Cette solitude ne veut pas dire que les proches ne sont pas présents. Elle peut venir du sentiment de ne pas être compris, de devoir protéger les autres, ou de ne pas savoir à qui parler de ce que l’on ressent vraiment.
Pourquoi le diagnostic peut créer un sentiment d’isolement ?
Parce que la maladie change les repères
Même lorsque l’annonce permet enfin de comprendre ce qui se passe, elle peut faire apparaître de nouvelles questions :
“Qu’est-ce que cela va changer ?”
“Est-ce que je vais pouvoir continuer comme avant ?”
“Comment en parler ?”
“Est-ce que les autres vont comprendre ?”
Ce moment peut être très chargé émotionnellement. Le patient doit intégrer beaucoup d’informations, parfois rapidement, tout en continuant à vivre sa vie quotidienne.
Parce qu’on peut être entouré, mais pas forcément compris
L’Organisation mondiale de la Santé rappelle que la solitude est un enjeu de santé publique : environ 1 personne sur 6 dans le monde déclare ressentir de la solitude. Ce chiffre ne concerne pas uniquement les personnes malades, mais il montre que ce sentiment est fréquent et qu’il mérite d’être pris au sérieux.

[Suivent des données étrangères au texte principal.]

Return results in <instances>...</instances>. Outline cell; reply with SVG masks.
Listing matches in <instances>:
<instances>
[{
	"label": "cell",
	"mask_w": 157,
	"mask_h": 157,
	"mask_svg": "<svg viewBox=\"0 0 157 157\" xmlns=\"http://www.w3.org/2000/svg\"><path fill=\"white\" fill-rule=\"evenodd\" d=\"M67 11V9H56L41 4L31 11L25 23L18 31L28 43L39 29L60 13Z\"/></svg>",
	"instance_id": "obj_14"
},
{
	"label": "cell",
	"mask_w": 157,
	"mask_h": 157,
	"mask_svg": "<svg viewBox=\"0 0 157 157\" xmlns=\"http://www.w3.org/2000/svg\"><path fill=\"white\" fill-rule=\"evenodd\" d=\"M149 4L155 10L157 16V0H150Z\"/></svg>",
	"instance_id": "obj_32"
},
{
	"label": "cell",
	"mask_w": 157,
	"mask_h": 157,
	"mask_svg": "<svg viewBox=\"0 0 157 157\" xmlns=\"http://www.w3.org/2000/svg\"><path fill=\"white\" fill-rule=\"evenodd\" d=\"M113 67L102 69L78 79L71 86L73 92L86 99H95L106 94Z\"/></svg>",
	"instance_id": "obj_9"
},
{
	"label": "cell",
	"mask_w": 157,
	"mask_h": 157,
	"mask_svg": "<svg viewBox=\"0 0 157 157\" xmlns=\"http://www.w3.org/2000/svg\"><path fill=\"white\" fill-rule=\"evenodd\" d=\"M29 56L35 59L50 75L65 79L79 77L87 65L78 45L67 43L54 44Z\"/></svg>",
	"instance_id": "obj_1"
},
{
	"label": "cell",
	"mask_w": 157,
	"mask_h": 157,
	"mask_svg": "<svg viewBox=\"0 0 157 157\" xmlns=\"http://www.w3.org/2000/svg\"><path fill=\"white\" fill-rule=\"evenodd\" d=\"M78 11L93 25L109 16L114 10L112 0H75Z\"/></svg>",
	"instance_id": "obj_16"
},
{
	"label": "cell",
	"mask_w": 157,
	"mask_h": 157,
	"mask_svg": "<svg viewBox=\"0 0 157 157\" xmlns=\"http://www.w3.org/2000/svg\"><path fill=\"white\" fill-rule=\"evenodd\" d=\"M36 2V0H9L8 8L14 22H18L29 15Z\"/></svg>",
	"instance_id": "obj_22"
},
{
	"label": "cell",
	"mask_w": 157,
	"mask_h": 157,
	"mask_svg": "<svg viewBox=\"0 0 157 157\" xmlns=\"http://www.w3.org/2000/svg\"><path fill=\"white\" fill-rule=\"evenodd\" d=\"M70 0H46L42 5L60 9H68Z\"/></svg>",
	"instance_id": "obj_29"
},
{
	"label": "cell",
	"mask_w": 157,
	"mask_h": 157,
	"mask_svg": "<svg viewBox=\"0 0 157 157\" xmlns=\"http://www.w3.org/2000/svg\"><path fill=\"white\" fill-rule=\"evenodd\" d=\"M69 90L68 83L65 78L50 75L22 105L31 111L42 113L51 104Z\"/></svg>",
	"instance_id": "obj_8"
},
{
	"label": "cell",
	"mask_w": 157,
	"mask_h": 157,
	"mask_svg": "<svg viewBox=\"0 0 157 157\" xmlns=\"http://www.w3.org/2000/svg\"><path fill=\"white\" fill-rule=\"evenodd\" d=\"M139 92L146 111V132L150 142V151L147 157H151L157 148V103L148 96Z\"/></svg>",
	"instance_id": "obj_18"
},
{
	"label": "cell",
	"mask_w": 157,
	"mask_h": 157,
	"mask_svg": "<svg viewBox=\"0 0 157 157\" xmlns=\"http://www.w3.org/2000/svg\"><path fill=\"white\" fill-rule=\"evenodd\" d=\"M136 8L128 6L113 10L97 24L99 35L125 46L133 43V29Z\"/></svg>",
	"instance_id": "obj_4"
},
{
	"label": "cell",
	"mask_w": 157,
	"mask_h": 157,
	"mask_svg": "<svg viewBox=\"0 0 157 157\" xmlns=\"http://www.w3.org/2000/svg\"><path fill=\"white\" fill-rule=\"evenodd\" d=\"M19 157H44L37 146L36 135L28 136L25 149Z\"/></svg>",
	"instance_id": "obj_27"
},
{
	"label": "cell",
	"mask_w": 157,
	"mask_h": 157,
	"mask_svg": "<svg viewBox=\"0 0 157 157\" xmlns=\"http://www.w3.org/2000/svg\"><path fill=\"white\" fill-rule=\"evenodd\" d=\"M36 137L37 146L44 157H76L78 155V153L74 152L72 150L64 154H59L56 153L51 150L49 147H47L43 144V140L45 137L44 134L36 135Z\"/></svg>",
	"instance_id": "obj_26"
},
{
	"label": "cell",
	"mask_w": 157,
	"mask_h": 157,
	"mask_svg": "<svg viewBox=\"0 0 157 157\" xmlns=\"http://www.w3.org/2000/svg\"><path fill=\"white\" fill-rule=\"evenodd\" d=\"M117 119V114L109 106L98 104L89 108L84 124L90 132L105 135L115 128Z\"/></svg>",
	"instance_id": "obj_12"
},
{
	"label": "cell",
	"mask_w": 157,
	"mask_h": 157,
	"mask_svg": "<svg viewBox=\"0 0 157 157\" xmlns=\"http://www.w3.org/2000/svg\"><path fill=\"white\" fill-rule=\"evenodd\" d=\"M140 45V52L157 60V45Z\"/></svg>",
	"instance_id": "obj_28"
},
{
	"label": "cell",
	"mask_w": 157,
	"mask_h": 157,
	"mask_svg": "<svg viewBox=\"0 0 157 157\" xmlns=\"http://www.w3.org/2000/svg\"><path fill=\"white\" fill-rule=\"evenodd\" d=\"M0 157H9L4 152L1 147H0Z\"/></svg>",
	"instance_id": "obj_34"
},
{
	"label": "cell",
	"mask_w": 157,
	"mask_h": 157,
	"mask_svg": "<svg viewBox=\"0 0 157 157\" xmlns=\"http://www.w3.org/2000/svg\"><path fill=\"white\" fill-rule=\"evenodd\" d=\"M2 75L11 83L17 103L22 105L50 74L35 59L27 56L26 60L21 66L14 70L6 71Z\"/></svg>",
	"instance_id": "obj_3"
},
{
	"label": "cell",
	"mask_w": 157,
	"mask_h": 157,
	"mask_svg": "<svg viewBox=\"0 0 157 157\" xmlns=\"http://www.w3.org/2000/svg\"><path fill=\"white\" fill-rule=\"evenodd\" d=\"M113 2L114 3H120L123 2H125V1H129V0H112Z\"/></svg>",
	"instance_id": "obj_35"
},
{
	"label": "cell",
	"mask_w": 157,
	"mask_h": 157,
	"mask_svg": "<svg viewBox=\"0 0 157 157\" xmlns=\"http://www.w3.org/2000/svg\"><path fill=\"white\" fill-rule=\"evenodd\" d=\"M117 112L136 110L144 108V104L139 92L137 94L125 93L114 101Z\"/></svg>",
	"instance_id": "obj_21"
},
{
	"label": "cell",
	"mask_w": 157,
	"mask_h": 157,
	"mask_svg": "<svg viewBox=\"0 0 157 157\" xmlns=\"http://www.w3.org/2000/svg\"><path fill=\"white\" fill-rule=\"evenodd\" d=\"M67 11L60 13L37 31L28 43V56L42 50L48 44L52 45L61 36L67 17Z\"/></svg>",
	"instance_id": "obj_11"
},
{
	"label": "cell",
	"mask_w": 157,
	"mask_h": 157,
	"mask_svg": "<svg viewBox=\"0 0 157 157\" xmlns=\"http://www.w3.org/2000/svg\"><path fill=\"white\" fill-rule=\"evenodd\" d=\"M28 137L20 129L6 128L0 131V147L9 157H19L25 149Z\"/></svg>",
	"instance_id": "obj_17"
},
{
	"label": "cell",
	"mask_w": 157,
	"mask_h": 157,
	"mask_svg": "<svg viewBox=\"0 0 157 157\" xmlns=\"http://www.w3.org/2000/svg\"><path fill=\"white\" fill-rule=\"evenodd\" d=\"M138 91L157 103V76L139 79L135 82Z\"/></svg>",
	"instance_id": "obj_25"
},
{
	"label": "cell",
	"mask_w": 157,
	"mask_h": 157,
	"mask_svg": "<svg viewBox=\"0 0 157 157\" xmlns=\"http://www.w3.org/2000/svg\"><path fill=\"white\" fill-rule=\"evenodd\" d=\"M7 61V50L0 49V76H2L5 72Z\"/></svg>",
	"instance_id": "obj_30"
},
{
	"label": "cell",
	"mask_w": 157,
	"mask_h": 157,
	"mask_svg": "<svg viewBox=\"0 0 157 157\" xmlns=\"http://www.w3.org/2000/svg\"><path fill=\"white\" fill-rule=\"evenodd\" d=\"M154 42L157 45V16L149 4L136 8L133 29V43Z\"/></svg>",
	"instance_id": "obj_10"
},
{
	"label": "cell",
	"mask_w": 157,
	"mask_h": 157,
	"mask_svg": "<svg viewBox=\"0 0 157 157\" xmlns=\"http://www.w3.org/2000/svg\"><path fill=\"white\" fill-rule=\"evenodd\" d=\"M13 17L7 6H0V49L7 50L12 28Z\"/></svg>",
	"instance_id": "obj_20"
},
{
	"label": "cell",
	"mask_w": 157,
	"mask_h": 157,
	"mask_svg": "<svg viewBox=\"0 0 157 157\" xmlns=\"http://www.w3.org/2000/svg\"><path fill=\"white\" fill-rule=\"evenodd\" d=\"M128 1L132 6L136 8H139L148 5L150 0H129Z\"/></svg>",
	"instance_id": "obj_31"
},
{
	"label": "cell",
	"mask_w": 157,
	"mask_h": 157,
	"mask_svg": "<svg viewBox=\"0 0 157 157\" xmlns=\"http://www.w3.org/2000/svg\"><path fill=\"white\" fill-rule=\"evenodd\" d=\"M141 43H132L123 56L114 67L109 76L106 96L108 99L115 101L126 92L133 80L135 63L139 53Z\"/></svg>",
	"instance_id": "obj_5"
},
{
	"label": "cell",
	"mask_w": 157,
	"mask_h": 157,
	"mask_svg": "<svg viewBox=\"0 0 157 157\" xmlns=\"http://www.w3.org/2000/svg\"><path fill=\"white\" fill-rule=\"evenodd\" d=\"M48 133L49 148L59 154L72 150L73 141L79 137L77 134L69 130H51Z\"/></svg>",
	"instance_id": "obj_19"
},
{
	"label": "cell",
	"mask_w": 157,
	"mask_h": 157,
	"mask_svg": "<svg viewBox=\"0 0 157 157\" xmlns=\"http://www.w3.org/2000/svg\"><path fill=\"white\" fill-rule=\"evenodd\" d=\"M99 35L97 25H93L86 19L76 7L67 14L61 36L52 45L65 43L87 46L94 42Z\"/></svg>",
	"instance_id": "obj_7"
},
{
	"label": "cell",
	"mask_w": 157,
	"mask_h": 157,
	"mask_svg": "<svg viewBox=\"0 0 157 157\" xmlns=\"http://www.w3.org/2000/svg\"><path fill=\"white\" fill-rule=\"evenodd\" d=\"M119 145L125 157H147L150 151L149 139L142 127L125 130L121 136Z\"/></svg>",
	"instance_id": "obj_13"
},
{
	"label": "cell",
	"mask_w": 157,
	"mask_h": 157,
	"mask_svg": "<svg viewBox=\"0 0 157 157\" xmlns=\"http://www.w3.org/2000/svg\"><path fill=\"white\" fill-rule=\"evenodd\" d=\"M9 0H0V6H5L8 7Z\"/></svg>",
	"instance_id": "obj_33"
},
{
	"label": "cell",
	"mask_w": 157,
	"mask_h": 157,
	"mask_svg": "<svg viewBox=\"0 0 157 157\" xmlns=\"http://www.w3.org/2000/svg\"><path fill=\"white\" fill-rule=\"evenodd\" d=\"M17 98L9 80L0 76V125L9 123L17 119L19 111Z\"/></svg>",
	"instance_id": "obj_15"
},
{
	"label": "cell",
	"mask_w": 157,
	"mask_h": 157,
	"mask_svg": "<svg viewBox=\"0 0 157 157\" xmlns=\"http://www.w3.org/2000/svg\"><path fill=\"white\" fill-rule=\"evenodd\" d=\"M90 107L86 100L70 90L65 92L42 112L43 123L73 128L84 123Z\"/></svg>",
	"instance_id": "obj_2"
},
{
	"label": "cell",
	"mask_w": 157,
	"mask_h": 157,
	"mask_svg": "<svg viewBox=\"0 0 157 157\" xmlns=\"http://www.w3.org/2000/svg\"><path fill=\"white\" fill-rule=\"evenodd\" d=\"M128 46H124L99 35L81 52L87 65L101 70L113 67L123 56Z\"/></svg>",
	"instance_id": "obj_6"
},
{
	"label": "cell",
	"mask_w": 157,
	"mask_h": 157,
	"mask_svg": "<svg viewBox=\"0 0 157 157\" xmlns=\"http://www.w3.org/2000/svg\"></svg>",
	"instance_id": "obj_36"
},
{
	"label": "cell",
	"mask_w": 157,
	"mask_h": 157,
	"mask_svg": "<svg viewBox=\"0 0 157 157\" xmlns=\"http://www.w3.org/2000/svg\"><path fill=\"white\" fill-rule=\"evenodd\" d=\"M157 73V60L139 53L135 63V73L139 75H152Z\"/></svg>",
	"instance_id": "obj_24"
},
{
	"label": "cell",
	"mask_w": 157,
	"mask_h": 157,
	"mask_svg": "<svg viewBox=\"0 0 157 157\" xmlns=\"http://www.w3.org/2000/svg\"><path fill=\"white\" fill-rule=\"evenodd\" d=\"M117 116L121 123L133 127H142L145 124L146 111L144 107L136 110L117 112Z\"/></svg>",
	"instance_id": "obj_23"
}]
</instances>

Après un diagnostic, cette solitude peut être renforcée par l’incertitude, la fatigue, les symptômes invisibles ou la peur d’inquiéter ses proches.
Parce que certaines difficultés restent invisibles
Selon l’OCDE, plus d’un tiers des adultes dans l’Union européenne, soit 35 %, déclaraient vivre avec une maladie ou un problème de santé de longue durée en 2023. Ce chiffre rappelle que les maladies au long cours sont fréquentes. Pourtant, lorsqu’on les vit, certaines difficultés restent très personnelles et parfois difficiles à expliquer.
C’est souvent ce décalage qui renforce l’isolement : les autres voient une personne qui continue à travailler, sourire ou répondre aux messages, mais ne voient pas toujours l’effort que cela demande.
Est-ce normal de se sentir seul après un diagnostic ?
Oui, ce ressenti est légitime
La maladie chronique demande souvent un travail d’adaptation : comprendre ce qui arrive, intégrer de nouvelles informations, gérer les rendez-vous, composer avec l’incertitude et parfois revoir certains repères du quotidien.
Ce processus prend du temps. Il peut y avoir des jours où l’on se sent solide, et d’autres où tout semble plus lourd. Ce n’est pas un échec.
L’isolement peut venir du silence autour de ce que l’on vit
Les proches peuvent vouloir rassurer trop vite : “Ça va aller”, “Il faut rester positif”, “Ne t’inquiète pas”. Ces phrases partent souvent d’une bonne intention, mais elles ne répondent pas toujours au besoin du patient.
Parfois, avant d’être rassuré, on a simplement besoin que quelqu’un reconnaisse que la situation est difficile.
L’isolement social est bien documenté dans les maladies chroniques
Dit simplement : la maladie peut réduire les occasions de lien, mais aussi rendre plus difficile le fait de se sentir compris dans les liens existants.
C’est pourquoi la solitude après un diagnostic ne doit pas être minimisée. Elle peut être le signe d’un besoin d’écoute, d’information, de lien ou de soutien plus adapté.
Comment retrouver du lien après un diagnostic ?
En trouvant un espace où parler sans se justifier
Selon les situations, cet espace peut être un professionnel de santé, un psychologue, une association de patients, un groupe d’échange, un proche de confiance ou un pair-aidant.
L’important est de ne pas rester seul avec des questions ou des émotions qui deviennent trop lourdes.
En échangeant avec d’autres personnes concernées
En effet, parler avec quelqu’un qui est déjà passé par là peut aider à se sentir moins seul, à poser des mots sur ce que l’on vit et à retrouver des repères concrets.
En découvrant la pair-aidance comme ressource possible
Selon la Haute Autorité de Santé, elle repose sur le savoir expérientiel : une connaissance issue du vécu, qui peut être mobilisée pour soutenir d’autres personnes confrontées à des réalités proches.
Un pair-aidant ne remplace pas un médecin, un psychologue ou un professionnel de santé. Il ne donne pas de conseil médical personnalisé. Mais il peut offrir une écoute différente : celle d’une personne qui comprend certaines étapes parce qu’elle les a traversées.
Conclusion
Ce ressenti mérite d’être entendu. Des espaces existent pour en parler, notamment avec des personnes qui ont traversé une expérience similaire.
Parler avec quelqu’un qui comprend ne résout pas tout. Mais cela peut déjà aider à se sentir moins seul.